En medio de esta controversia, disponemos de una inestimable interpretación auténtica realizada por el propio Jefe del Estado con ocasión de uno de los discursos que dirige, en fechas señaladas, a los españoles. Estaba en curso el proceso abierto contra Iñaki Urdangarin, marido de su hija Cristina, acusado de varios delitos de fraude y contra ella misma, considerada como partícipe a título lucrativo. Como puede observarse, se trataba de actividades privadas, fomentadas y apoyadas por el respaldo real, sin cuya contribución hubiera sido imposible realizarlas. Pues bien, el propio Jefe del Estado que, al mismo tiempo, era la persona del Rey que se dirigía a los españoles, declaró, en tono solemne: “Todos somos iguales ante la ley”. Esta afirmación cayó en saco roto y los letrados, al parecer, opinan que los que le redactaron el discurso no tenían ni idea de derecho constitucional.

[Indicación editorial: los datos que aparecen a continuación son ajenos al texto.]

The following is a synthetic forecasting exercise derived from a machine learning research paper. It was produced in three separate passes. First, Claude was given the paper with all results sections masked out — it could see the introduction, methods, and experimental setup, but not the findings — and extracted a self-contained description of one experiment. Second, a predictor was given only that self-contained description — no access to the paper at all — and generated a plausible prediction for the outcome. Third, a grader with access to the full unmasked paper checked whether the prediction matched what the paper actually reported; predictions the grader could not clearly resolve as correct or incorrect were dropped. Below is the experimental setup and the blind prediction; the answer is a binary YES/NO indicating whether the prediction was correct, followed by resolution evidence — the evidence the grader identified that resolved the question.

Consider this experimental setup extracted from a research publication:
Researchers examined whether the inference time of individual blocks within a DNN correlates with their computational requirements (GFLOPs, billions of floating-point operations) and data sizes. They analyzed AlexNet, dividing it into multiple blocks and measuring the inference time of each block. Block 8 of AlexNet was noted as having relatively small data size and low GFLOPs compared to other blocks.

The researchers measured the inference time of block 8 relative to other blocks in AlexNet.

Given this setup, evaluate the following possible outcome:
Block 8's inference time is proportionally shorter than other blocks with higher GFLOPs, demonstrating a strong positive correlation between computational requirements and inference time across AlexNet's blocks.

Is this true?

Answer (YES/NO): NO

Cuando esta estrambótica e incongruente posición se intenta sostener por los representantes del Gobierno de España, en una demanda civil, presentada en Inglaterra, contra el anterior jefe del Estado don Juan Carlos de Borbón y Borbón, a nadie puede extrañar que un juez inglés, sin ningún ánimo de confrontación y con el solo uso de la razón y del sentido común, no entienda que la inviolabilidad alcance también a un posible robo en una joyería. Cosas, como diría Franco, de la pérfida Albión.
Si un ciudadanos o ciudadana, que no súbditos, es víctima de un delito cometido por la persona del Rey, su derecho constitucional a obtener la tutela efectiva de los jueces y tribunales en el ejercicio de sus derechos e intereses legítimos se ve quebrantado, relegándolos a la más absoluta indefensión. La cuestión adquiere unas caracteres pintorescos y difícilmente asimilables por el común de los mortales, cuando se les dice que, si tienen alguna reclamación civil, por deudas o por cualquier otra circunstancia privada, deben olvidarse de acudir a los jueces y tribunales porque se lo impide la sagrada inviolabilidad de la persona del Rey.
Hubo un tiempo en el que los comerciantes que abastecían a la Casa Real ostentaban orgullosos en su publicidad el título de “Proveedores de la Real Casa”. Ese marchamo ya no puede usarse, pero es lógico pensar que los miembros de la familia real comen, se visten y gozan, como todos, de la posibilidad de acceder a toda clase de bienes de consumo. Si algún día, espero que no, las facturas no se pagan, ya lo saben, como en el dicho militar: “Las reclamaciones al maestro armero”.
Pienso que, ante el conflicto, el actual Jefe del Estado y sus asesores, hayan tenido la oportunidad de reflexionar sobre las consecuencias de esta anomalía, insólita en cualquier sistema democrático. No creo necesaria una ley de la Corona, basta con desempolvar el dictamen del Consejo de Estado, cuando fue requerido para pronunciarse sobre la necesidad de modificar la Constitución ante la renuncia a la inviolabilidad absoluta que suponía la firma por España del Estatuto de la Corte Penal. Se estimó, con buen criterio, que no era necesario. Es suficiente con interpretar el alcance de la inviolabilidad, en el sentido de los Tratados Internacionales que delimitan las inmunidades y privilegios del Jefes de Estado a los actos propios del ejercicio de sus funciones. Así lo impone la Constitución. Permanecer al margen o por encima de ella, no es bueno para la Corona ni para la democracia.